◆ **WHAT YOU WILL DO**:
1. Quote the part of the dbt and Redshift vacuum article that opens with the words containing "The problem is: Redshift" and closes with "requires manual intervention.", reproducing it character for character.
2. Extend the article on running VACUUM post-hooks in dbt with Redshift, beginning directly after its final sentence.

--- START QUOTED PASSAGE ---

Handling post hook vacuums with dbt and Redshift
When using Redshift as your data warehouse with dbt, you'll likely want to vacuum your tables after incremental models run. This is especially important if you're relying on sort keys to maintain query performance over time. Redshift doesn't automatically sort new rows as they’re inserted, so to keep things efficient, you need to run VACUUM to reorganise the data.
The problem is: Redshift only allows one VACUUM operation at a time per cluster. If two vacuums run simultaneously, Redshift will throw errors like:
ERROR: VACUUM cannot be run concurrently with another VACUUM or COPY
This becomes a real issue when you add VACUUM as a post-hook on multiple models. If you run dbt with more than one thread, which you probably are, to parallelise model execution, there’s a good chance that two post-hook vacuums will run at the same time and fail. That breaks your DAG, leaves downstream models unbuilt, and requires manual intervention.

--- END QUOTED PASSAGE ---
--- START EXCERPTED DATA ---

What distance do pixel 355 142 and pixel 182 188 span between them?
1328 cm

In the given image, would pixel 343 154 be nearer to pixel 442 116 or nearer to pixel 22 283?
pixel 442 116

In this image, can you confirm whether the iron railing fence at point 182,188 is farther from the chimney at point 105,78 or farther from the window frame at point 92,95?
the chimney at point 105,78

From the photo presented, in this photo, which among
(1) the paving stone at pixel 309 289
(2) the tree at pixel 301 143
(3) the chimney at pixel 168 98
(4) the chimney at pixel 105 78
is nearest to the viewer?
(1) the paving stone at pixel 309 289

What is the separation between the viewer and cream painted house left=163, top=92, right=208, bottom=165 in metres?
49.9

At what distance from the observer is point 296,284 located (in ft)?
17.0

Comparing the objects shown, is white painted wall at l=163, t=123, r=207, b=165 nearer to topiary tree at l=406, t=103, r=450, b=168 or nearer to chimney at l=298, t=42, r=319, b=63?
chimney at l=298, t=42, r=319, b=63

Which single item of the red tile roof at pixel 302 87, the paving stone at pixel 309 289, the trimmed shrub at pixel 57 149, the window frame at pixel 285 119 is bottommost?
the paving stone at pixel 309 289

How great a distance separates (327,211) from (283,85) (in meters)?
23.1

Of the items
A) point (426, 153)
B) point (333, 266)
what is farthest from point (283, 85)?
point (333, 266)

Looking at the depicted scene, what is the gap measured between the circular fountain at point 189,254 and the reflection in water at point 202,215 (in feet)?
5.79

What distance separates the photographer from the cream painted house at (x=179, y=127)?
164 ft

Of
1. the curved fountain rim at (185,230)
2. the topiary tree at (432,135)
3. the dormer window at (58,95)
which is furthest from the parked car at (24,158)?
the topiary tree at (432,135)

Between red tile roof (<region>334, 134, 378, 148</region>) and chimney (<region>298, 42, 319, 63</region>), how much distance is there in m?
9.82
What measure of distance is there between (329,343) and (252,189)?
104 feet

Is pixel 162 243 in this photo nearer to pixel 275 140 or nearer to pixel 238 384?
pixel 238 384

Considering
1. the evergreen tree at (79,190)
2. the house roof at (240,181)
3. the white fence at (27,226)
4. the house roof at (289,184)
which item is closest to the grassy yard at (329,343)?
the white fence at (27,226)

--- END EXCERPTED DATA ---

◆ **ANSWERS PROVIDED**:
1.
The problem is: Redshift only allows one VACUUM operation at a time per cluster. If two vacuums run simultaneously, Redshift will throw errors like:
ERROR: VACUUM cannot be run concurrently with another VACUUM or COPY
This becomes a real issue when you add VACUUM as a post-hook on multiple models. If you run dbt with more than one thread, which you probably are, to parallelise model execution, there’s a good chance that two post-hook vacuums will run at the same time and fail. That breaks your DAG, leaves downstream models unbuilt, and requires manual intervention.

2.
The naive approach: serial execution
One way to prevent this is to run:
dbt run --threads 1
This ensures only one model (and one vacuum) runs at a time. But it also slows everything down dramatically. You're now processing models serially, even though only the vacuum step needs to be serialised. Not a great tradeoff.
The better approach: centralised, serialised vacuums
Instead of tying vacuums to individual models, we can run them at the end of the run, after all models have been built, and process them one by one. Here’s the general idea:
- Track which incremental models were run successfully.
- At the end of the run, loop through those models and issue a VACUUM statement.
- Run that loop serially to avoid concurrency issues.
This can be implemented using a run-operation macro and a run-level post-hook.
Step 1: Add a run-level post-hook
In your dbt_project.yml
:
on-run-end:
- "{{ vacuum_incremental_models(results) }}"
This macro will receive the full results object from the dbt run and can use it to identify which models to vacuum.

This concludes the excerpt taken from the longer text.